• _ARBEITSAUFTRAG_
Gib den Text über Netanyahus Wahlsieg und die angekündigte Regierungsbildung vollständig und wortgetreu wieder.

• _VORLIEGENDER TEXT_

※ ※ ※

Wahlsieger Netanyahu kündigte schnelle Regierungsbildung in Israel an
Jerusalem (APA/AFP/dpa/Reuters) - Nach seinem überraschend deutlichen Wahlsieg hat der israelische Ministerpräsident Benjamin Netanyahu eine...
Jerusalem (APA/AFP/dpa/Reuters) - Nach seinem überraschend deutlichen Wahlsieg hat der israelische Ministerpräsident Benjamin Netanyahu eine schnelle Regierungsbildung angekündigt. Innerhalb von zwei bis drei Wochen solle die neue Koalition stehen, kündigte Netanyahus Likud am Mittwoch an. Bei der Parlamentswahl am Dienstag hatte die konservative Partei nach Auszählung fast aller Stimmen 30 der 120 Mandate errungen.
Der Likud ließ damit das Mitte-Links-Bündnis Zionistische Union, das auf 24 Sitze kam, klar hinter sich. „Der Ministerpräsident beginnt sofort mit der Regierungsbildung und beabsichtigt, dies innerhalb von zwei bis drei Wochen zu schaffen“, teilte seine Partei mit. Mit der Siedlerpartei „Jüdisches Heim“, der Partei Kulanu von Moshe Kahlon und ultraorthodoxen Gruppen gebe es bereits Gespräche.

※ ※ ※

• _EINTRÄGE IM DATENSATZ_

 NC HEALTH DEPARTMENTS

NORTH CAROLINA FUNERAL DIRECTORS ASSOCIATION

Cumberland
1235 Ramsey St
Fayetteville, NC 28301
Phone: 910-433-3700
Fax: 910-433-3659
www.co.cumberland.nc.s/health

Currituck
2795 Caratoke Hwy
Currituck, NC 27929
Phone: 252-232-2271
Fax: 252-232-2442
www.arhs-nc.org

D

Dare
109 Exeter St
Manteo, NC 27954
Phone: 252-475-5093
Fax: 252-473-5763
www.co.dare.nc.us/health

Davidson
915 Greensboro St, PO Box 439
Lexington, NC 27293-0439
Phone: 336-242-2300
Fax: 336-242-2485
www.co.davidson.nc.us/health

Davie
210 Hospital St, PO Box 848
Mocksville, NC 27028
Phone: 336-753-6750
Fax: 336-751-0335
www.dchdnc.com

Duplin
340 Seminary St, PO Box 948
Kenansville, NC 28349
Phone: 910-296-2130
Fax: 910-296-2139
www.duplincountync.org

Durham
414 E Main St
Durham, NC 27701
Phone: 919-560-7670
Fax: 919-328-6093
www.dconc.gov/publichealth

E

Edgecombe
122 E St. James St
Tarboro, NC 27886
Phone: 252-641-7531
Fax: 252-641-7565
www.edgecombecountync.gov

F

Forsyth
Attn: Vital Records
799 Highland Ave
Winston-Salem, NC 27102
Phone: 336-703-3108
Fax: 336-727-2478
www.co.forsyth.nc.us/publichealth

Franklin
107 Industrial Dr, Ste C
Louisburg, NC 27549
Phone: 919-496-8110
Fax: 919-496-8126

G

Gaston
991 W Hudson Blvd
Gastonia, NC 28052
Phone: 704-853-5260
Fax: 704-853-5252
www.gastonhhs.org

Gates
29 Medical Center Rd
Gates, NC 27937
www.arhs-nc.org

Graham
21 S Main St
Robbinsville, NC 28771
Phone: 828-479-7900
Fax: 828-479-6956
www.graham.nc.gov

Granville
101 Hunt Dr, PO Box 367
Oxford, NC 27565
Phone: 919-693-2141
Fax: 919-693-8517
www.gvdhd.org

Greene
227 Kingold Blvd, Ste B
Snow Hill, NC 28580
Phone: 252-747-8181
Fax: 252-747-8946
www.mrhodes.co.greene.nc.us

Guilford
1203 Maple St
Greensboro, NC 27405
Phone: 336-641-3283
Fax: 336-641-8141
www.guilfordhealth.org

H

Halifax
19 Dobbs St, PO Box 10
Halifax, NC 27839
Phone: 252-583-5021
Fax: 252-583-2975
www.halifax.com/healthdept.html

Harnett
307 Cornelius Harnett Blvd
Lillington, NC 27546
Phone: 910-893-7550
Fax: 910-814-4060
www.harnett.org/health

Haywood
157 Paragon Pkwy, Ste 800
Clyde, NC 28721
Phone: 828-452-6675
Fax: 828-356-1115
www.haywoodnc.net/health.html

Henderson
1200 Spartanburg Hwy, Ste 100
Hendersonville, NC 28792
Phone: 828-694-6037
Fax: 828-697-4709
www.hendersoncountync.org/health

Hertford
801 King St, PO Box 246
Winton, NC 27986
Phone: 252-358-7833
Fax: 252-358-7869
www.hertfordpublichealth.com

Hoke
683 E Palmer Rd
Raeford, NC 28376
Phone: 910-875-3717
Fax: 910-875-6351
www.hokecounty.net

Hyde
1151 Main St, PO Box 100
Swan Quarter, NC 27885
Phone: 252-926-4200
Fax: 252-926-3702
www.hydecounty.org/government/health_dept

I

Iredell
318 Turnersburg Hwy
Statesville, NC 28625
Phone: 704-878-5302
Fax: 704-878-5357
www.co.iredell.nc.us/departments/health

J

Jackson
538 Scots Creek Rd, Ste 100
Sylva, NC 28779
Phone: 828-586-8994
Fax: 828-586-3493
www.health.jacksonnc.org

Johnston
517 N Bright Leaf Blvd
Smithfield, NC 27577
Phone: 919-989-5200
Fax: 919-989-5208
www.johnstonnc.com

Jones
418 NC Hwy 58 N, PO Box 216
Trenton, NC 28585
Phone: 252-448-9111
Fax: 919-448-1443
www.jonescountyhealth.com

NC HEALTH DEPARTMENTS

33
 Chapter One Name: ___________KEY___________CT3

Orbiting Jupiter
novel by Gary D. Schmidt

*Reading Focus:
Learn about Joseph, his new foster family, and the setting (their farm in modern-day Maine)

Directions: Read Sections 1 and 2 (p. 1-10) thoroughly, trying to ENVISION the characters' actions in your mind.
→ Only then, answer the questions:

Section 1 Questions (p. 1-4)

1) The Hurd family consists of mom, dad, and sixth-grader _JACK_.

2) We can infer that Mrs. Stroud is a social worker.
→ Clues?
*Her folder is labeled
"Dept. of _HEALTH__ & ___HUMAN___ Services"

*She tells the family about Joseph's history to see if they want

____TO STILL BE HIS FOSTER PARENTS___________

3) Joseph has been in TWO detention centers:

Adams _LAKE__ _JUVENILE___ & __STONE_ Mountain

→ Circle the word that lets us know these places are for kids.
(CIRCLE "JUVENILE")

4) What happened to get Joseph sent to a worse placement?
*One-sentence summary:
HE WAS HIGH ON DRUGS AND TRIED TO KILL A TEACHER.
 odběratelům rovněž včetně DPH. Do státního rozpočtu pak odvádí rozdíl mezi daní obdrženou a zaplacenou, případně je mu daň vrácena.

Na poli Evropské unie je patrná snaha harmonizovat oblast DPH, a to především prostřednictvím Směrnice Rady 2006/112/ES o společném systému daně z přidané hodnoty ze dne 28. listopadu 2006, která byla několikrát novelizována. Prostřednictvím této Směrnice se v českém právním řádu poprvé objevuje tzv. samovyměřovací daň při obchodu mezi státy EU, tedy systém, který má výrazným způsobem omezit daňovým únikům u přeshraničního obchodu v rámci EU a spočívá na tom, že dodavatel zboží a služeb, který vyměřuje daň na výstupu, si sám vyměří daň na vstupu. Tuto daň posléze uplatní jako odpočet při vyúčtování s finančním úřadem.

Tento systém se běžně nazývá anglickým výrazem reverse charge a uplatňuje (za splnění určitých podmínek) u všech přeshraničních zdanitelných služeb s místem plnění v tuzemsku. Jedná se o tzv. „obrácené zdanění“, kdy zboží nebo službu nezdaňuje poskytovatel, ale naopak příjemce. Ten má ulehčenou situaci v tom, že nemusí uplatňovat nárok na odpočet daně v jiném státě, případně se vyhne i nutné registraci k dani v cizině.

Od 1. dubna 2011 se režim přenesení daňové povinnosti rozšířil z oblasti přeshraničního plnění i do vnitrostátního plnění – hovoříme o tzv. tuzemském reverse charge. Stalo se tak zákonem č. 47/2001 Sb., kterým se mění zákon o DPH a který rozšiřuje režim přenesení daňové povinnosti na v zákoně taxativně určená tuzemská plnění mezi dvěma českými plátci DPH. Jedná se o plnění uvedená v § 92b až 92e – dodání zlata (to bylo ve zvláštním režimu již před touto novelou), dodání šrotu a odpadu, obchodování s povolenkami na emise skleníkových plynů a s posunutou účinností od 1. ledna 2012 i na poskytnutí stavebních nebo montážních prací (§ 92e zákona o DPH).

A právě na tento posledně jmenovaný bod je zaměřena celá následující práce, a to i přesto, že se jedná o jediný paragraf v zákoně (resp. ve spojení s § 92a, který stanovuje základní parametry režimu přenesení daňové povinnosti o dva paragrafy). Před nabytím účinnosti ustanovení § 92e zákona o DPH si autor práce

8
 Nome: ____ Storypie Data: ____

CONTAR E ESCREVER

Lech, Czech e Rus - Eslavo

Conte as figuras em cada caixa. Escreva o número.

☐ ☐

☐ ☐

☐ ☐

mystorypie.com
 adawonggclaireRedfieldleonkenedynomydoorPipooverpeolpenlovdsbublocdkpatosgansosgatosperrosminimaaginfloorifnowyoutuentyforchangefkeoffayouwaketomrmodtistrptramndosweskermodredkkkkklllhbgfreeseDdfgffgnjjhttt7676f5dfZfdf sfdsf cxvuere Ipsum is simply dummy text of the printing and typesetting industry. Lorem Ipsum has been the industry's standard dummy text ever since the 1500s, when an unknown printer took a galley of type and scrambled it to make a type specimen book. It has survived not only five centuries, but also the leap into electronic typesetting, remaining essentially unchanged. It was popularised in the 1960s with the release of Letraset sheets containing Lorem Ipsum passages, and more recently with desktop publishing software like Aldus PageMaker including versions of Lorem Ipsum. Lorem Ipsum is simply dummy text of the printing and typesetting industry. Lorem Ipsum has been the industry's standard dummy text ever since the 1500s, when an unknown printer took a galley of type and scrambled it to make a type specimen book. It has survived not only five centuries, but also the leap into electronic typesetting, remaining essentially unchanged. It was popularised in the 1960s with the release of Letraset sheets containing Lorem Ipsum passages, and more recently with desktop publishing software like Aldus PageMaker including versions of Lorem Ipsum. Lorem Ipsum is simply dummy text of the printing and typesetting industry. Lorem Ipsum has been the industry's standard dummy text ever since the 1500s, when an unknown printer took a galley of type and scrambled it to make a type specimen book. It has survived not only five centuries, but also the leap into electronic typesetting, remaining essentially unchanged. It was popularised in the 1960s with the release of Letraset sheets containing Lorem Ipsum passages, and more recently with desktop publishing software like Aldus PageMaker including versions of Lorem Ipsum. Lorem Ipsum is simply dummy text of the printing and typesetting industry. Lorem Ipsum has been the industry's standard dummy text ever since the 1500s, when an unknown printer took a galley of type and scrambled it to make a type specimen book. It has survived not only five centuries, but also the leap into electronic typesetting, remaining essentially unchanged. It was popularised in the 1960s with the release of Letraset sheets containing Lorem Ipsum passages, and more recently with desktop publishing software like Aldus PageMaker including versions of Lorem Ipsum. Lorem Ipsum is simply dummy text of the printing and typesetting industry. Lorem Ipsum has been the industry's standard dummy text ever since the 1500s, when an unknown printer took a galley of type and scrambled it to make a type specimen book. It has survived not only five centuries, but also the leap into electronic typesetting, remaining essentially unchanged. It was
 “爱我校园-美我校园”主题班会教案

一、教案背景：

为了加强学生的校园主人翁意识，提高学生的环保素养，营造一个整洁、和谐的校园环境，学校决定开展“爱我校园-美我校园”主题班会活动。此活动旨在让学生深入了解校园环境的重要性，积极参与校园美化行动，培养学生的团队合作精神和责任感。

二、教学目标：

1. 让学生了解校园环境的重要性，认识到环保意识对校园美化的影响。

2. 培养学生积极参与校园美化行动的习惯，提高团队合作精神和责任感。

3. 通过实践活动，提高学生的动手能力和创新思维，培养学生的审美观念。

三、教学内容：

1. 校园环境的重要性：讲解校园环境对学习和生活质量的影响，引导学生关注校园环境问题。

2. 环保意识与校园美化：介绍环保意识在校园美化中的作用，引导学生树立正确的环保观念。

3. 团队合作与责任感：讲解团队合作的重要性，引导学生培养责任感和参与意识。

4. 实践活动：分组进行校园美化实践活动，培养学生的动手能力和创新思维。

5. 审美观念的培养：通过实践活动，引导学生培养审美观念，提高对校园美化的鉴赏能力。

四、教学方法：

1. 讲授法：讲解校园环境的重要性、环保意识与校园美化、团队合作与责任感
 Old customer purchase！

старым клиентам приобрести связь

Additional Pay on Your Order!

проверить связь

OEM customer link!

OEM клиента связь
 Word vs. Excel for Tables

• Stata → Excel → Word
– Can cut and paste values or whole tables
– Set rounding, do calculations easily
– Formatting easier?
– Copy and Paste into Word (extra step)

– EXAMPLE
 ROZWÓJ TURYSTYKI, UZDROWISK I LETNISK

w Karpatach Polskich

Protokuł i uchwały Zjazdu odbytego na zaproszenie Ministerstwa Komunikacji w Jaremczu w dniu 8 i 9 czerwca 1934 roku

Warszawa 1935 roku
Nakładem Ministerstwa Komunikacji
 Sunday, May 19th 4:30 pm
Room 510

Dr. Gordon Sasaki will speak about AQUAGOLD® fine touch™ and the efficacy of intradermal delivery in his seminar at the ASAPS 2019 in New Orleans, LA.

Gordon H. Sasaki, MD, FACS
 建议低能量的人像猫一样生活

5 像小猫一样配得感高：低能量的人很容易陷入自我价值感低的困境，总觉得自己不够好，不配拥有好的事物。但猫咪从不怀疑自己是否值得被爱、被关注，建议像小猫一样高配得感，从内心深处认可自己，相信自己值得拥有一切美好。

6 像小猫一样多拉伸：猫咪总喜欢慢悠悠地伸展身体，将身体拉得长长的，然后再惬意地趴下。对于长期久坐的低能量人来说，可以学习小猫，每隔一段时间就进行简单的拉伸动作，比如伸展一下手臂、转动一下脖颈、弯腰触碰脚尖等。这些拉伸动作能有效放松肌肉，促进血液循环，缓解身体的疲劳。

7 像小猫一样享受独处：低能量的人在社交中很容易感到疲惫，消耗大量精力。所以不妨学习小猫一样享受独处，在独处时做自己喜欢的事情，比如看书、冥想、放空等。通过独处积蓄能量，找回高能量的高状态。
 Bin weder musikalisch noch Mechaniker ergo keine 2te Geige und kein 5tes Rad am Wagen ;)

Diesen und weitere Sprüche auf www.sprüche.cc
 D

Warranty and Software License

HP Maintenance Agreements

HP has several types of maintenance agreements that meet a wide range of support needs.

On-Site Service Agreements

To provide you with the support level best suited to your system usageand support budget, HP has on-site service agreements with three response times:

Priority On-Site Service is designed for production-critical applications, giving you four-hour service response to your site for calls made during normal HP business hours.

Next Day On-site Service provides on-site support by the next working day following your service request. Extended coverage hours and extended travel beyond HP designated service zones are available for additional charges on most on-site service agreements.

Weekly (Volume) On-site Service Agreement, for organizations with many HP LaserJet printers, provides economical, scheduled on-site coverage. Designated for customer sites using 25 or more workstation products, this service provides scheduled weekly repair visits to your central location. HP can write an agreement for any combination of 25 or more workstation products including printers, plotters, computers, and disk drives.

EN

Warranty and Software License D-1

※ ※ ※

• _LÖSUNG_
Wahlsieger Netanyahu kündigte schnelle Regierungsbildung in Israel an
Jerusalem (APA/AFP/dpa/Reuters) - Nach seinem überraschend deutlichen Wahlsieg hat der israelische Ministerpräsident Benjamin Netanyahu eine...
Jerusalem (APA/AFP/dpa/Reuters) - Nach seinem überraschend deutlichen Wahlsieg hat der israelische Ministerpräsident Benjamin Netanyahu eine schnelle Regierungsbildung angekündigt. Innerhalb von zwei bis drei Wochen solle die neue Koalition stehen, kündigte Netanyahus Likud am Mittwoch an. Bei der Parlamentswahl am Dienstag hatte die konservative Partei nach Auszählung fast aller Stimmen 30 der 120 Mandate errungen.
Der Likud ließ damit das Mitte-Links-Bündnis Zionistische Union, das auf 24 Sitze kam, klar hinter sich. „Der Ministerpräsident beginnt sofort mit der Regierungsbildung und beabsichtigt, dies innerhalb von zwei bis drei Wochen zu schaffen“, teilte seine Partei mit. Mit der Siedlerpartei „Jüdisches Heim“, der Partei Kulanu von Moshe Kahlon und ultraorthodoxen Gruppen gebe es bereits Gespräche.